→ Page:
## begin
Performance baseline

I determine the baseline by restricting you original loop logic to the first 20 pairs:

t0=res.tolist()
t0=[tuple(x) for x in t0]
t1=Pairs
t2=mod

def run_loop_original(limit=20):
    # Make substitions
    result = []
    for i_pair, (v1, v2) in enumerate(zip(t1, t2)):
        if i_pair >= limit:
            break
        out = []
        for i in t0:
            common = set(v1).intersection(i)
            if set(v1) == common:
                out.append(tuple(list(set(i) - common) + [v2]))
            else:
                out.append(tuple(i))
        result.append(out)
    return result
    >>> %timeit run_loop_original(20)
    1 loops, best of 3: 1.33 s per loop

Performance Sinks

As far as I can tell, those are:

  • type conversion of string arrays
  • repeated string comparisons to identify the pairs within tuples
  • large nested list construction by double for-loop

Container Type Conversions

Here I simply leave out the tuple conversion in the nested list construction. Your code does not indicate that order of ingredients matters, so the information is equivalent, whether it is a list, tuple, or set.

t0=res.tolist()
t0=[tuple(x) for x in t0]
t1=Pairs
t2=mod

def run_loop_non_tuple(limit=20):
    # Make substitions
    result = []
    for i_pair, (v1, v2) in enumerate(zip(t1, t2)):
        if i_pair >= limit:
            break
        out = []
        for i in t0:
            common = set(v1).intersection(i)
            if set(v1) == common:
                out.append(set(i) - common)
                out[-1].add(v2)
            else:
                out.append(i)
        result.append(out)
    return result
    >>> %timeit run_loop_non_tuple(20)
    1 loops, best of 3: 1.09 s per loop

This is not all, as the conversion of the individual tuples/lists to sets for the pair finding can be done outside the loop:

t0=[set(i) for i in res.tolist()]
t1=Pairs
t2=mod

def run_loop_sets(limit=20):
    # Make substitions
    result = []
    for i_pair, (v1, v2) in enumerate(zip(t1, t2)):
        if i_pair >= limit:
            break
        v1 = set(v1)
        out = []
        for i in t0:
            common = v1.intersection(i)
            if v1 == common:
                out.append(i - common)
                out[-1].add(v2)
            else:
                out.append(i)
        result.append(out)
    return result
    >>> %timeit run_loop_sets(20)
## end
Data items
## begin
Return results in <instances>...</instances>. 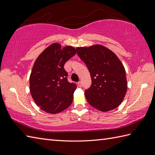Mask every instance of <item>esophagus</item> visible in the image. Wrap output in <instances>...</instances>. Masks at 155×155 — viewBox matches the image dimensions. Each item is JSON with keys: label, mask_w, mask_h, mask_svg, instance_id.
Listing matches in <instances>:
<instances>
[{"label": "esophagus", "mask_w": 155, "mask_h": 155, "mask_svg": "<svg viewBox=\"0 0 155 155\" xmlns=\"http://www.w3.org/2000/svg\"><path fill=\"white\" fill-rule=\"evenodd\" d=\"M78 86L79 87H82V83H81V81L78 82Z\"/></svg>", "instance_id": "1"}]
</instances>
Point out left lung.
Here are the masks:
<instances>
[{
    "mask_svg": "<svg viewBox=\"0 0 155 155\" xmlns=\"http://www.w3.org/2000/svg\"><path fill=\"white\" fill-rule=\"evenodd\" d=\"M77 53L91 74L92 84L84 93L88 103L103 112L118 107L127 91L126 72L119 58L100 45L77 47Z\"/></svg>",
    "mask_w": 155,
    "mask_h": 155,
    "instance_id": "left-lung-1",
    "label": "left lung"
}]
</instances>
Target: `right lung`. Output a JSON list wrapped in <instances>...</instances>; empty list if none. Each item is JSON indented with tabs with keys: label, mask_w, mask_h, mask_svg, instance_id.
<instances>
[{
	"label": "right lung",
	"mask_w": 155,
	"mask_h": 155,
	"mask_svg": "<svg viewBox=\"0 0 155 155\" xmlns=\"http://www.w3.org/2000/svg\"><path fill=\"white\" fill-rule=\"evenodd\" d=\"M76 49L53 43L38 56L30 76V91L35 103L46 113L57 114L71 104L75 83H69L64 65Z\"/></svg>",
	"instance_id": "right-lung-1"
}]
</instances>
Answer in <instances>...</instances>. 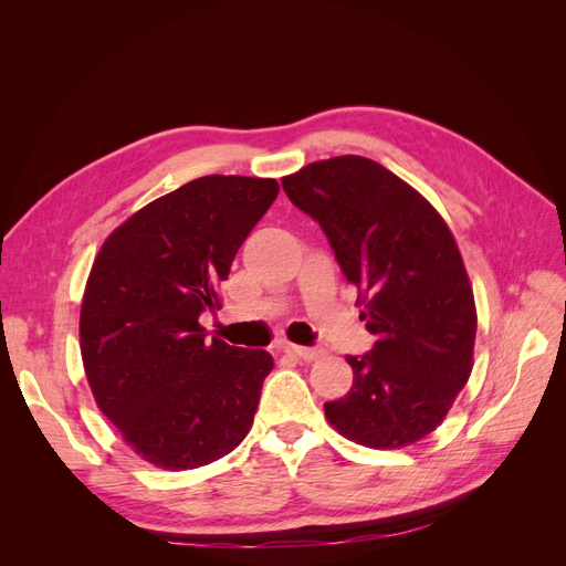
## end
→ Task list:
1. Quote the loop-optimization post word for word, starting with "t0=[set(i) for i" and going on through "common = v1.intersection(i)".
2. For each statement, answer yes or no according to the loop-optimization post, and quote the words that decide it. (a) The baseline limits the original loop to the first 20 pairs. (b) The post states that the code shows the order of ingredients matters. (c) The post says converting the tuples or lists to sets for finding pairs can be moved outside the loop.
The records are separate material and don't relate to the loop-optimization post.

→ Solutions to the tasks:
1.
t0=[set(i) for i in res.tolist()]
t1=Pairs
t2=mod

def run_loop_sets(limit=20):
    # Make substitions
    result = []
    for i_pair, (v1, v2) in enumerate(zip(t1, t2)):
        if i_pair >= limit:
            break
        v1 = set(v1)
        out = []
        for i in t0:
            common = v1.intersection(i)

2.
(a) Yes: "to the first 20 pairs"
(b) No: "Your code does not indicate that order of ingredients matters"
(c) Yes: "the conversion of the individual tuples/lists to sets for the pair finding can be done outside the loop"